Dizz T

Junior Writer | Birmingham

Dizz is a UK-based fiction writer. She has been published in various international magazines including The Stinging Fly, Dazed, The Tangerine, Five Dials, Prism International and No Tokens Journal. In 2018, she won the Bristol prize for short fiction. In 2019, she won the Best Original Fiction award from Stack Magazines, and in 2020, she was longlisted for the Sunday Times Short Story Award.
As a StoryTerrace writer, Dizz interviews customers and turns their life stories into books. Get to know her better by reading her autobiographical anecdote below

Technical Difficulties

I grew up in a town where the rollercoasters were high, the accents chunky, and the grass spray-painted greener. My school was huddled in the shadow of Universal Studios, and from my algebra class window we could hear the tourists scream as the Hulk rollercoaster spit them out into a loop-de-loop and drop.

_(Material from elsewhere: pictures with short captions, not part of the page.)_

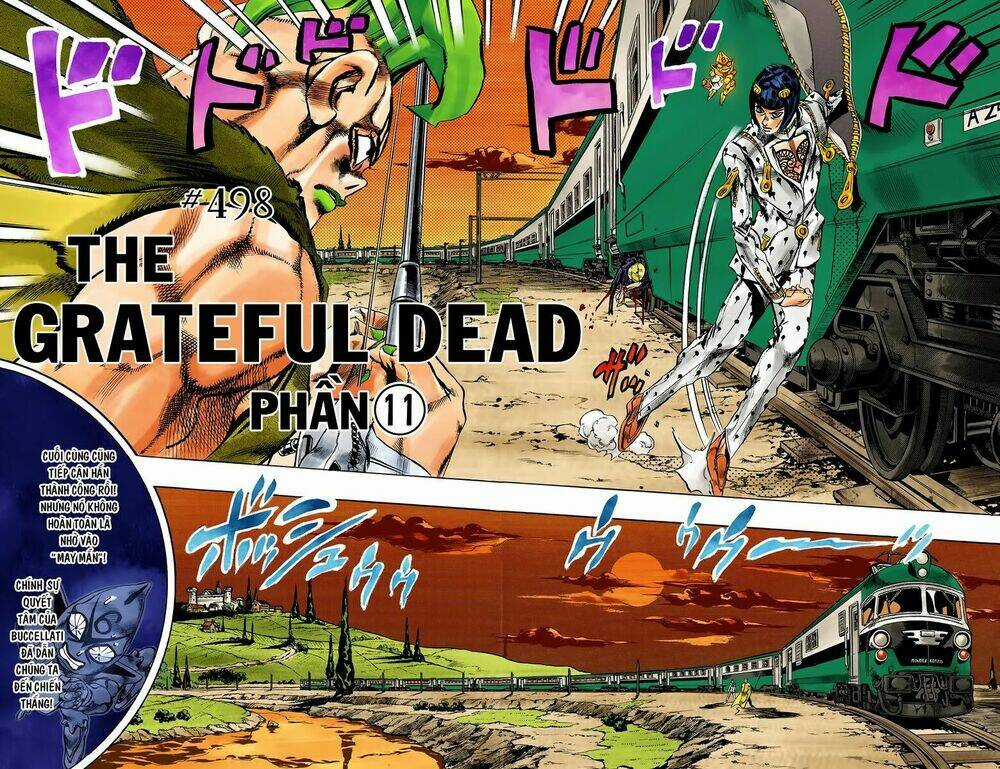 Cuộc Phiêu Lưu Bí Ẩn Chapter 498 trang 2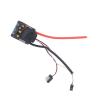 Pilipane 120A Brushless ESC High Power RC Electronic Speed Controller for 1/8 1/10 RC Model Car Plastic 59x48.5x38mm view 4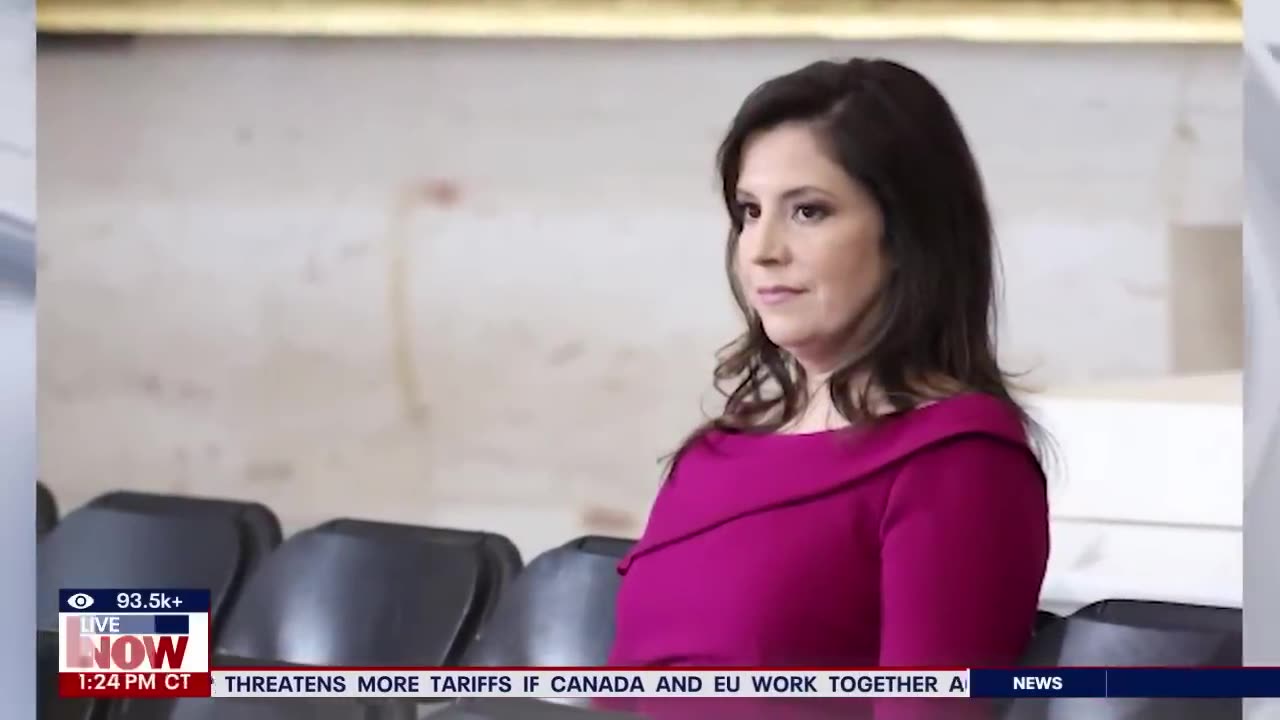 BREAKING: Elise Stefanik's nomination for UN Ambassador withdrawn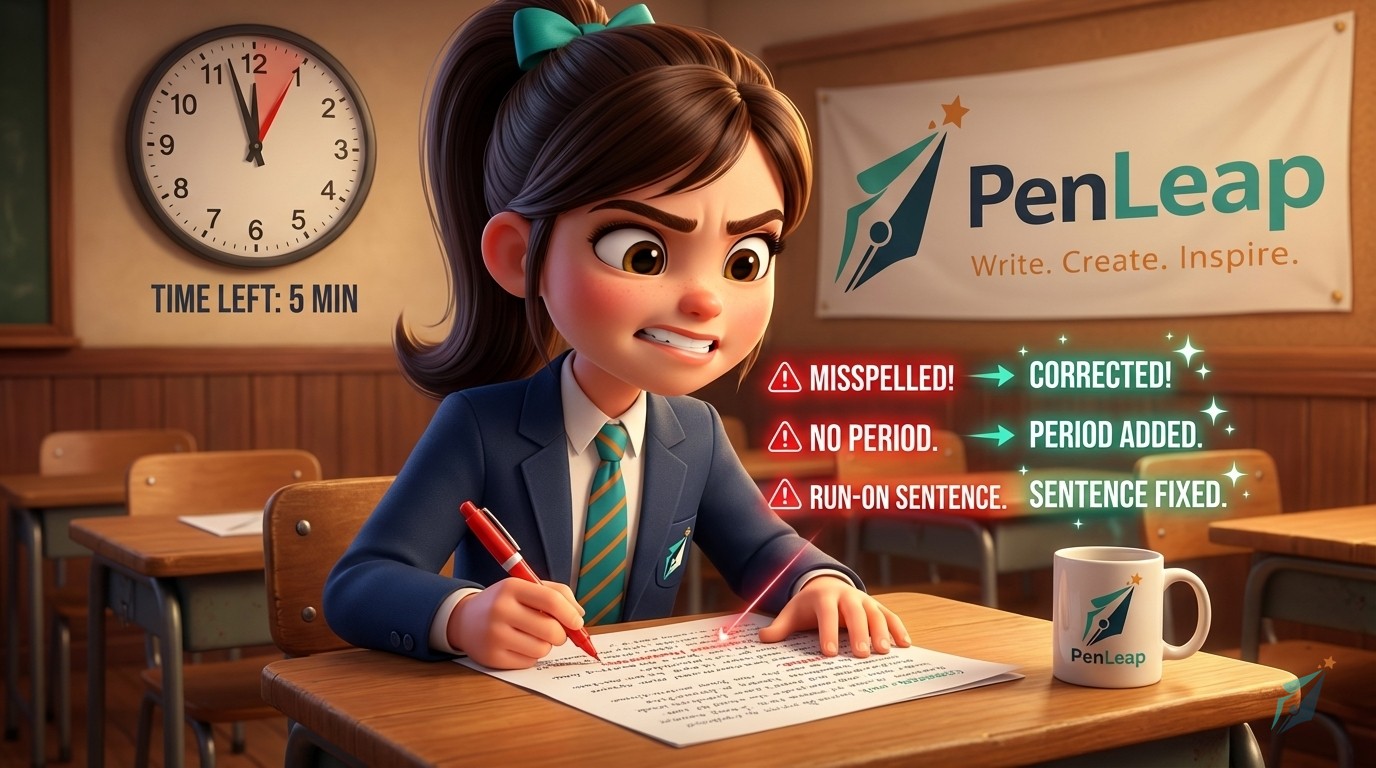 How to Proofread Under Exam Pressure in 5 Minutes
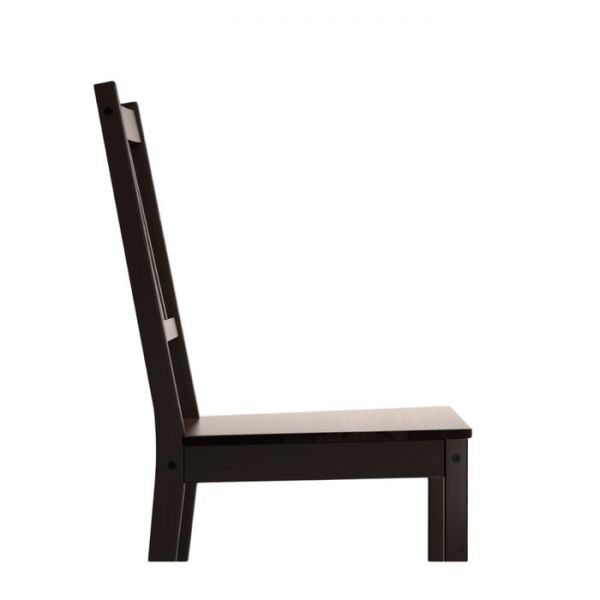 Стул, цвет коричнево-чёрный СТЕФАН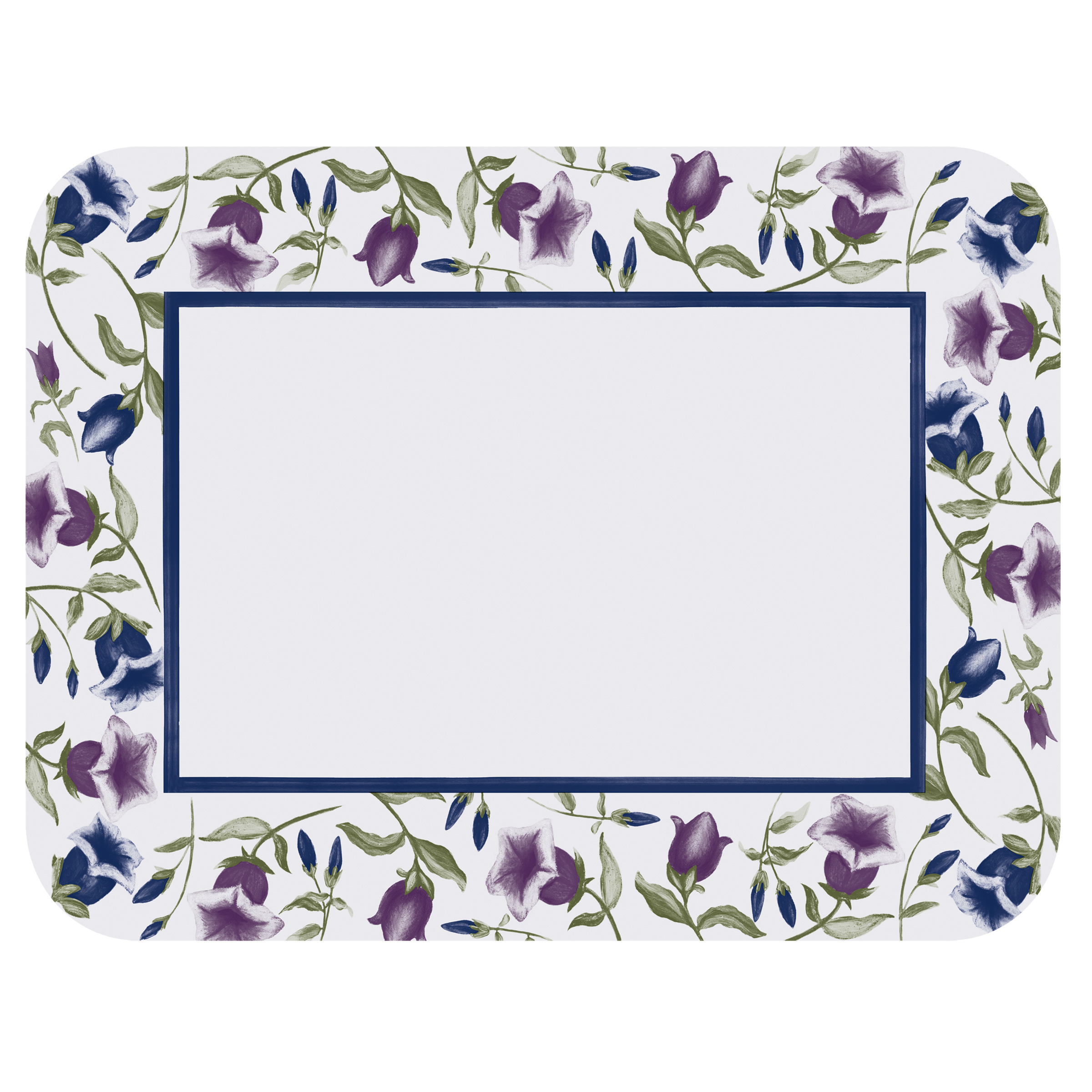13 in x 17 in Trumpet Border Paper Traymats 1000 ct.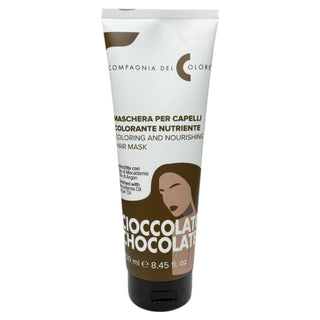 Compagnia Del Colore Maschera Colorante Nutriente - Cioccolato 250ml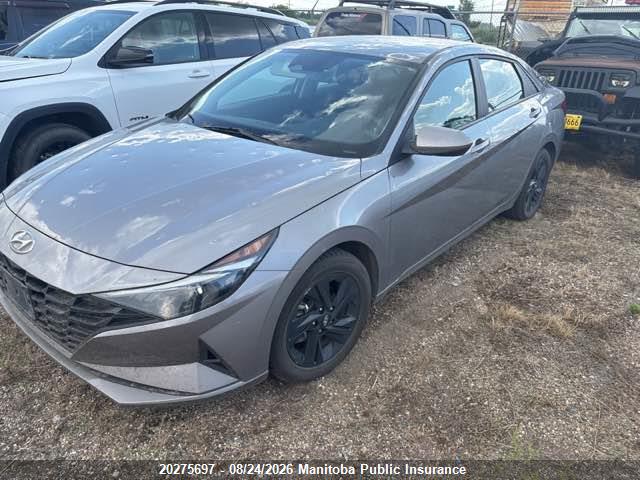 Hyundai Elantra Preferred Preferred 2023 KMHLM4AGXPU513047 Image 2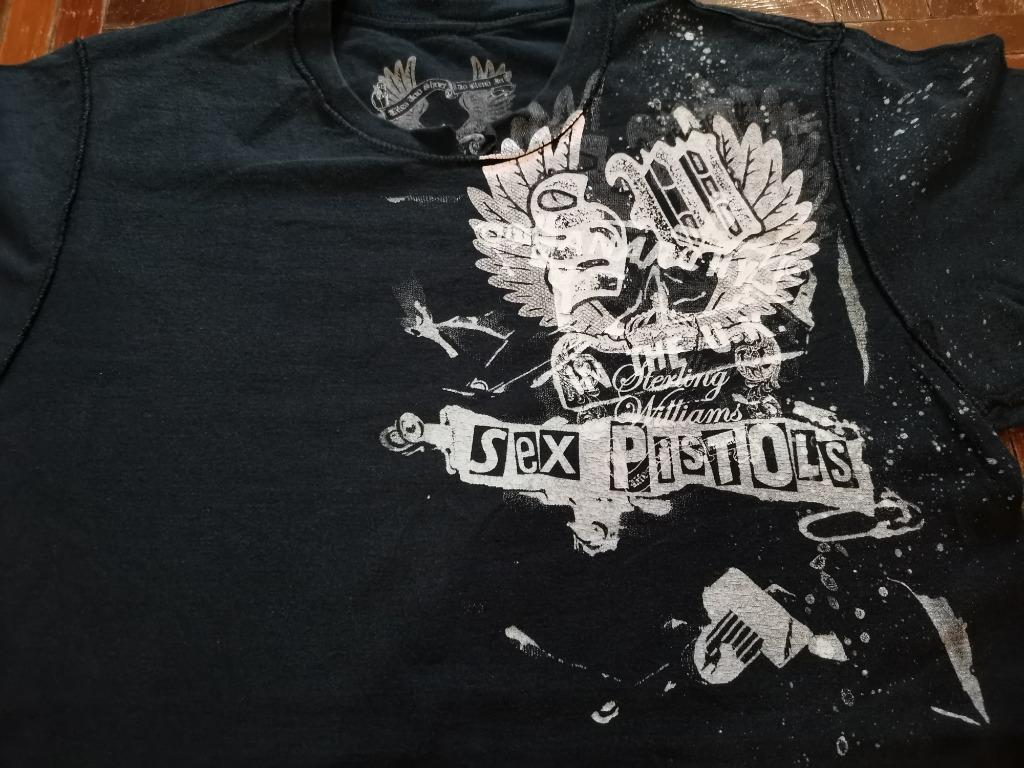 Sex Pistols Destroy Seditionaries Handmade Punk Band T Shirt Men S Fashion Tops Sets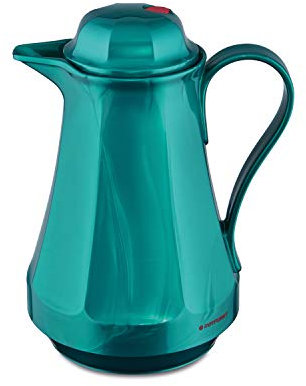 ROTPUNKT Isolierkanne 430 LORE 1,0 l | Zweifunktions-Drehverschluss | BPA Frei- gesundes Trinken | Made in Germany | Warm + Kalthaltung (Shiny Hummingbird)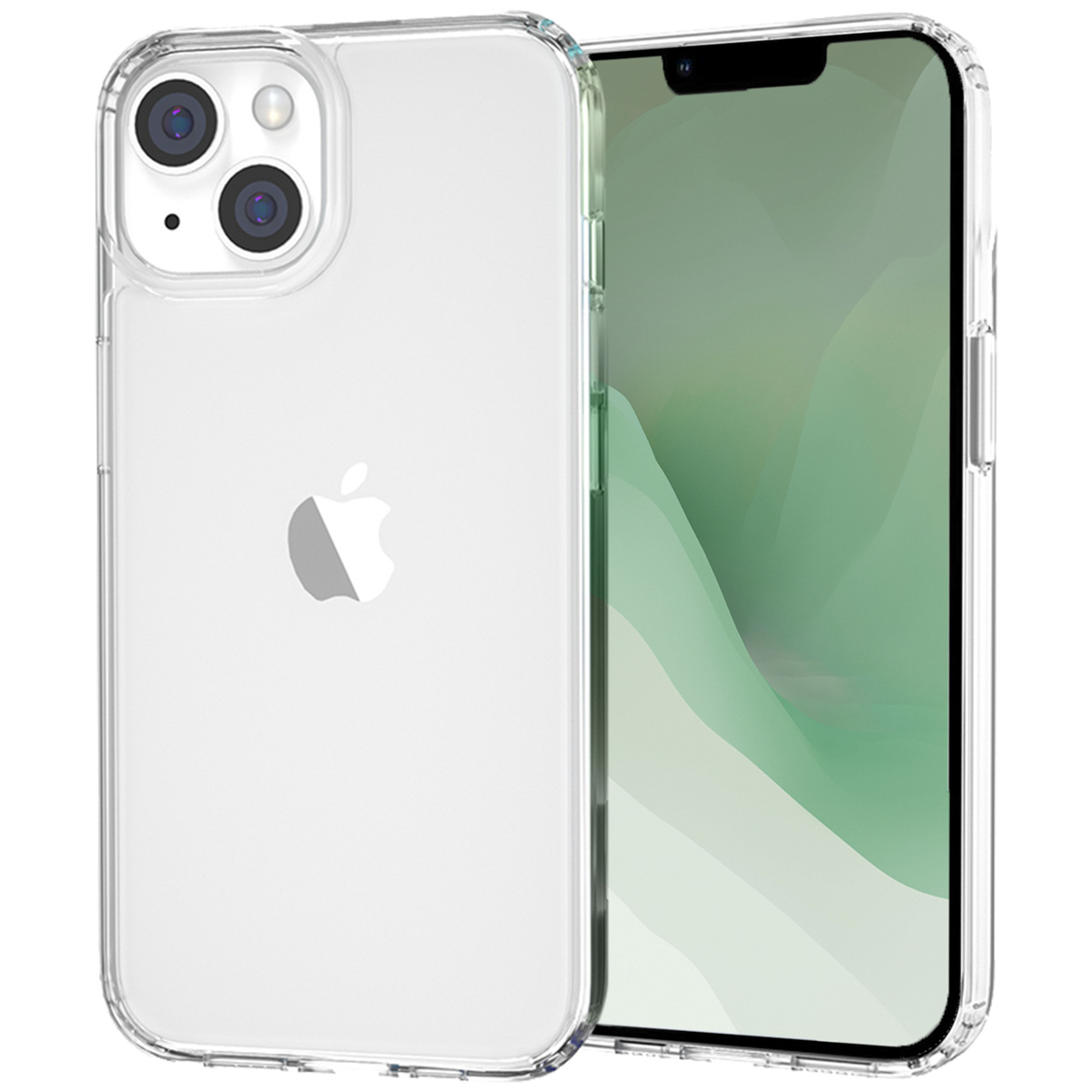 Accezz Xtreme Impact Backcover Apple iPhone 14 Plus - Transparant
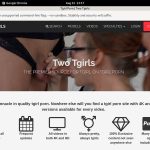 Two TGirls Password Site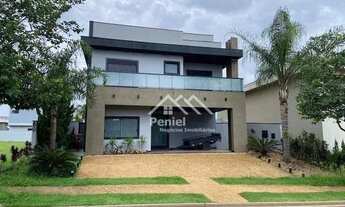 Imagem 2: Sobrado com 5 suítes e Elevador para alugar por R$ 15.000/mês - Alphaville II - Ribeirão P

As a four-foot-high kid, I was somewhat enamoured by these roaring machines. I was shy, with a whispery voice that irritated everyone, and a tendency to take to the corners. I appreciated being strapped in to a colossus, flung into a hot blue Florida sky, with the chance to release an ear-rattling scream lost in a chorus of others. My father liked to sneak me in to the theme park on a Sunday morning, using some out-of-date back lot passes. We’d stride our way through a parking lot of forgotten and broken carriages, the Halloween and Christmas floats disintegrating from the summer’s storms. There was a hole in the wall that led to Dr. Seuss world, and we’d slip from the grey lot into a world of mad multicolour, a Cat in the Hat sticking out a fat white glove for us to shake.

It was one of these fall mornings, striding along in my dad’s wake toward the Hulk, that all the courage I had so carefully cultivated suddenly walked away from me. I pretended not to notice it swagger off into the queue. I was nine years old. I was determined to impress my dad. We wound our way through the empty queue, dipping under the ropes. It was off-season. A cartoon Hulk on the televisions above politely asked us not to shove or push even if we started to feel “AN-AN-ANGRY.”

We were the only ones. The teenager on duty, his hair split in two greasy curtains, a dragon amulet proudly and illegally on display over his purple and green polo shirt, did not inspire confidence. I fell silent, but this was normal for my dad and I. We had one of those friendships where we could weave quite contentedly between quiet and chat.

I was strapped in before I could say, “I’m scared,” and the sound was lost as the great machine woke up and started to tick-tick-tick us up the long escalator. Lights flashed around us. The Hulk started to huff.

We were thrown out onto the air, reaching the first drop, when things started to go wrong. We slowed down. We were perched on top of the first loop-de-loop, staring down across the park. I looked toward the nets hung beneath to catch any mobile phones, sunglasses, teddy bears that have not been held onto firmly enough. They empty the nets a few times a year and have a big sale for the theme park staff. That’s how I got an iPhone for one birthday.

We were stuck for what seemed like hours. My dad managed to twist his hand from his own brace to sort of swat at my own in the most comfort he could manage. My heart followed it’s own high-speed looping ride, and I flicked between closing my eyes and opening them, the world stretched out beneath us, from the vast expanse of perfectly manicured theme park to the highway. The edges seemed to glitter in a way that could have been the ocean, but it could have just been the sun in my eyes.

We were slowly drawn back into the tunnel. The teenage boy had panic in his eyes. We staggered off with free passes flung into our hands.

“Should we try the dragons instead?” my dad said. The worst had happened. My courage flooded straight back. “Sure,” I said, happy with our story to tell.